Wherever an image appears in the data, omit it and copy all the remaining text word for word.

==== Source data ====

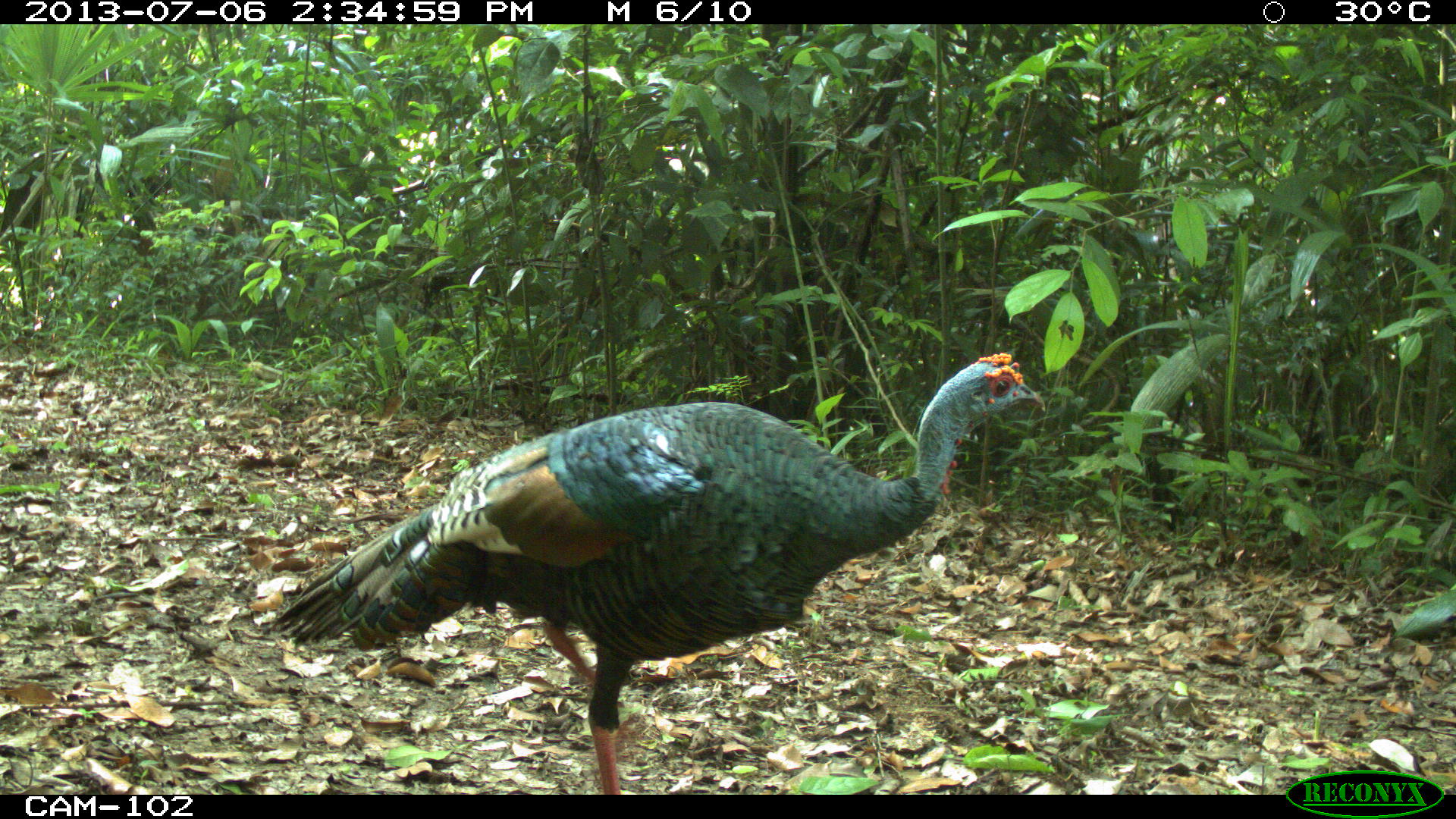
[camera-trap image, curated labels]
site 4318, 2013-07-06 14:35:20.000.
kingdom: Animalia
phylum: Chordata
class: Aves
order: Galliformes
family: Phasianidae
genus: Meleagris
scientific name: Meleagris ocellata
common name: ocellated turkey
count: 1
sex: male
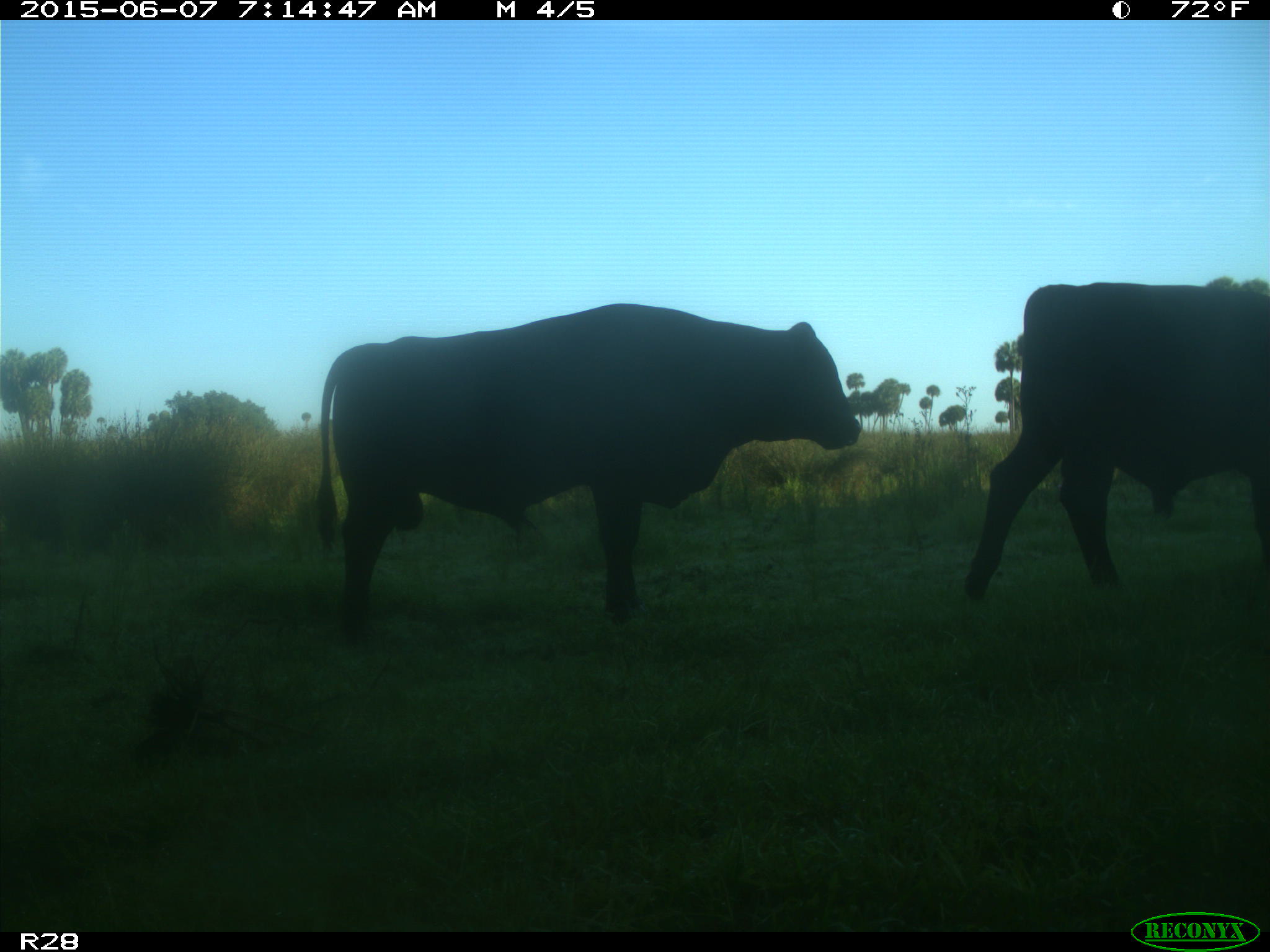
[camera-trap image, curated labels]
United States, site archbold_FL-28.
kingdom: Animalia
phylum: Chordata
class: Mammalia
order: Artiodactyla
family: Bovidae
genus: Bos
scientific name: Bos taurus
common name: domestic cow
Bos taurus (domestic cow).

====

[Result of this task]:
[camera-trap image, curated labels]
site 4318, 2013-07-06 14:35:20.000.
kingdom: Animalia
phylum: Chordata
class: Aves
order: Galliformes
family: Phasianidae
genus: Meleagris
scientific name: Meleagris ocellata
common name: ocellated turkey
count: 1
sex: male
[camera-trap image, curated labels]
United States, site archbold_FL-28.
kingdom: Animalia
phylum: Chordata
class: Mammalia
order: Artiodactyla
family: Bovidae
genus: Bos
scientific name: Bos taurus
common name: domestic cow
Bos taurus (domestic cow).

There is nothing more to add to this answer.